For the residues in two recognition helices, tvMyb3 protein shows 83% amino acid sequence identity with human c-Myb. The R2R3 DBD of c-Myb recognizes the base sequence 5′-TAACNG-3′ specifically and that of tvMyb3 binds to the MRE-1 element containing 5′-TAACGA-3′ with high specificity. High similarities in both protein and DNA sequences suggest that the protein–DNA interactions of tvMyb3 and c-Myb are similar. Indeed, close examination of the two protein–DNA complex structures reveals that most of the residues identified for DNA recognition in tvMyb3 can also be found in the c-Myb/DNA complex (Figure 3D and Supplementary Figure S8A). One difference is that Lys89 in helix 3 forms specific hydrogen bonds with the bases of GUA9 in the tvMyb353–180/DNA complex structure, but the corresponding Lys residue (Lys128) in c-Myb does not contact with the corresponding GUA (GUA21) but rather with GUA22. Also, the residues Trp108, Gly54 and Gln74 in tvMyb3 contact with the DNA phosphate backbone, and these interactions are not conserved in the c-Myb/DNA complex.

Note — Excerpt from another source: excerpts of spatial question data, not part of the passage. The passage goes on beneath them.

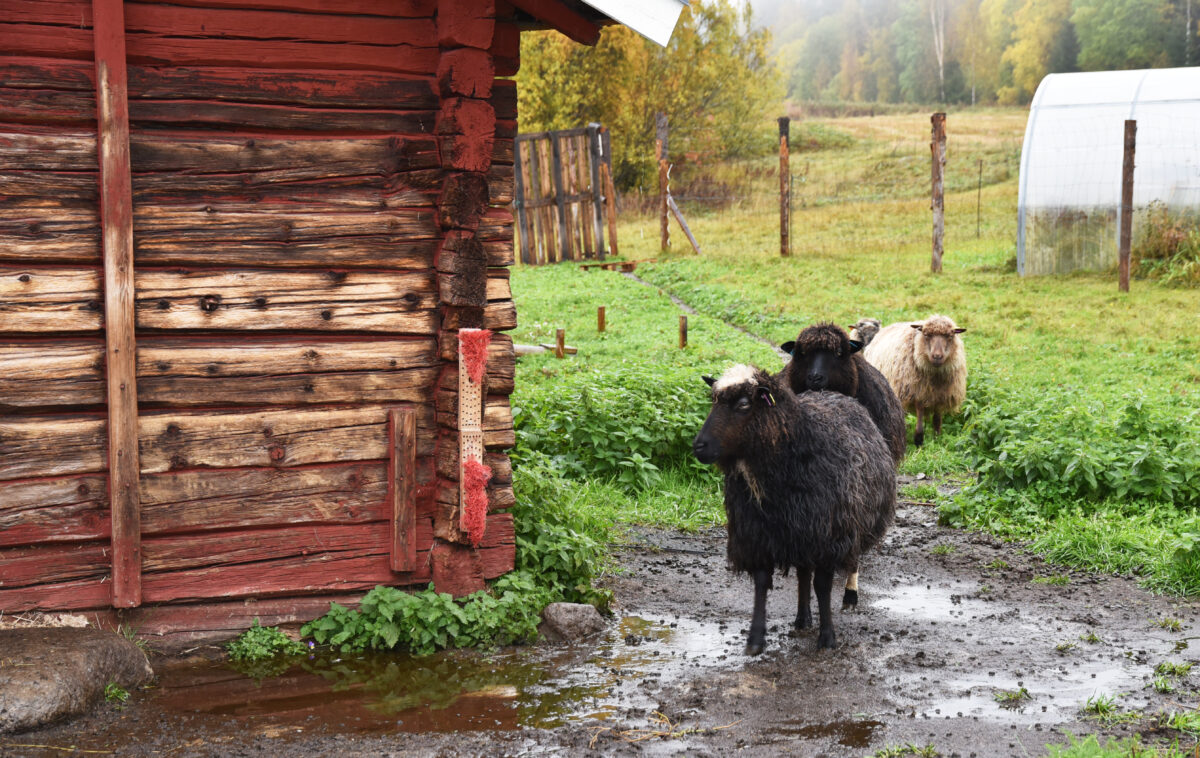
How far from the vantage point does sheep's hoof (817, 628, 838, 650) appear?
612 cm

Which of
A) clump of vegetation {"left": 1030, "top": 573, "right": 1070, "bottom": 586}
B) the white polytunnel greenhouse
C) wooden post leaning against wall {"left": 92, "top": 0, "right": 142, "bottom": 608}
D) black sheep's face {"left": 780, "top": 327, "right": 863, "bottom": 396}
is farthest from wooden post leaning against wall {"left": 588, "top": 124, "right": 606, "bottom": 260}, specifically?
wooden post leaning against wall {"left": 92, "top": 0, "right": 142, "bottom": 608}

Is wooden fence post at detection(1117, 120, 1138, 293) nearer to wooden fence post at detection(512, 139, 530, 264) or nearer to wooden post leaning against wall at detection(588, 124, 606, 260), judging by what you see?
wooden post leaning against wall at detection(588, 124, 606, 260)

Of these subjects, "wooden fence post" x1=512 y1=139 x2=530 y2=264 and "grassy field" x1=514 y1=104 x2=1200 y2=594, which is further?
"wooden fence post" x1=512 y1=139 x2=530 y2=264

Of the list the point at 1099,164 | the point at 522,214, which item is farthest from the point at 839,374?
the point at 522,214

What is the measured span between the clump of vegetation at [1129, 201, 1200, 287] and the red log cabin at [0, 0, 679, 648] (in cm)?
1485

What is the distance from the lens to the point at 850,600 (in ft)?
22.7

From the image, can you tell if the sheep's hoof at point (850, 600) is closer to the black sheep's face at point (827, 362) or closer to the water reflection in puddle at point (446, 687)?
the water reflection in puddle at point (446, 687)

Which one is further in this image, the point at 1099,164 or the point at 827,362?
the point at 1099,164

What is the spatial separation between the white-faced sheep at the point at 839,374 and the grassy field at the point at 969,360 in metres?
1.10

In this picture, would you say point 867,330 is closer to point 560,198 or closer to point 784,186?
point 784,186

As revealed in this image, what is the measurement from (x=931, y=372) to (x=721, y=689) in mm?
6748

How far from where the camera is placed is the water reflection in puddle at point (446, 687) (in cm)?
507

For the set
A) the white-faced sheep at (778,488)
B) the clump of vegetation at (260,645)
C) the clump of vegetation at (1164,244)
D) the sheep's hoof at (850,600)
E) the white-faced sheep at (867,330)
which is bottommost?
the sheep's hoof at (850,600)

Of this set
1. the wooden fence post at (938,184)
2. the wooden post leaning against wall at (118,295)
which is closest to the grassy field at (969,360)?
the wooden fence post at (938,184)
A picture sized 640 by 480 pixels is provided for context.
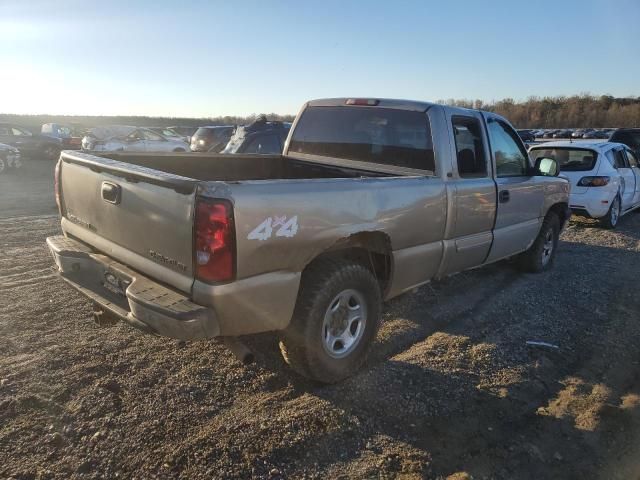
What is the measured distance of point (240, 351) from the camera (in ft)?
9.59

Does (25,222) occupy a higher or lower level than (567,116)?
lower

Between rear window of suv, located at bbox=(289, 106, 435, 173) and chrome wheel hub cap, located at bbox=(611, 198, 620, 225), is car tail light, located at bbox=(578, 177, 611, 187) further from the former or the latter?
rear window of suv, located at bbox=(289, 106, 435, 173)

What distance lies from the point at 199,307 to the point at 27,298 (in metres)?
3.07

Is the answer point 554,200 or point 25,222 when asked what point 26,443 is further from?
point 25,222

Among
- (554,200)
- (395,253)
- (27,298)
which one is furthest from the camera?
(554,200)

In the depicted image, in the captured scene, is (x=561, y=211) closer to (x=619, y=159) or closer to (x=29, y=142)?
(x=619, y=159)

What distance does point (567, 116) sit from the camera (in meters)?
66.5

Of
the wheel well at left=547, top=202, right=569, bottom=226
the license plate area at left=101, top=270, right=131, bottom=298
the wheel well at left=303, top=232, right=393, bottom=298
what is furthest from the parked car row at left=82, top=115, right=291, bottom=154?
the license plate area at left=101, top=270, right=131, bottom=298

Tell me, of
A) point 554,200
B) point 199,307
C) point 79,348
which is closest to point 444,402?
point 199,307

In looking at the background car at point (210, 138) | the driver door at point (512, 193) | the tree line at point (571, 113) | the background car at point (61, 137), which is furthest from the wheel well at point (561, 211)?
the tree line at point (571, 113)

The amino acid sequence identity for the residues in two recognition helices between tvMyb3 and tvMyb1 is only 57%. tvMyb1 recognizes the whole MRE-1 element containing 5′-TAACGAT-3′, whereas tvMyb3 binds only to 5′-AACG-3′. The examination of two protein–DNA interactions reveals that three specific hydrogen bonds with bases and four hydrogen bonds with a phosphate backbone in the tvMyb353–180/DNA complex structure can be found in the tvMyb135–141/DNA complex model (Figure 3D and Supplementary Figure S8B). However, two Lys residues in tvMyb3, Lys89 and Lys143, which recognize bases specifically, are Arg residues in tvMyb1 (Arg71 and Arg125) and form hydrogen bonds with bases of ADE10 and ADE11′ and the phosphate backbone of CYT9′, respectively, in the complex model. In addition, the specific interactions of Asn69 and Gln72 identified in the tvMyb135–141/DNA complex are not found in the tvMyb3 complex structure. The corresponding residue of Asn69 in tvMyb3 is Ser87, which does not recognize the base of ADE10, perhaps because of its shorter side chain. However, without the crystal structure of the tvMyb135–141/DNA complex, confirming the interactions observed in the model is not easy. The comparison of tvMyb1 and tvMyb3 complexes suggests that the strategy that combined the free form structure with CSPs, residual dipolar couplings, DNA specificity data and data-driven macromolecular docking can generate a model with reliable protein backbone architecture and some conserved protein–DNA interactions. This method is an alternative way to obtain the structural basis of protein–DNA interactions if the crystal structure is not available.

ACCESSION NUMBER

The atomic coordinates of tvMyb353–180/16-bp MRE-1 DNA complex were deposited in the Protein Data Bank under accession code 3zqc.

SUPPLEMENTARY DATA

Supplementary Data are available at NAR Online.

FUNDING

Academia Sinica and the National Science Council, Taiwan, ROC (NSC 95-2320-B-001-040-MY2 to C.C. and NSC98-2311-B-001-009-MY3 to C.-D.H.). Funding for open access charge: Academia Sinica.

Conflict of interest statement. None declared.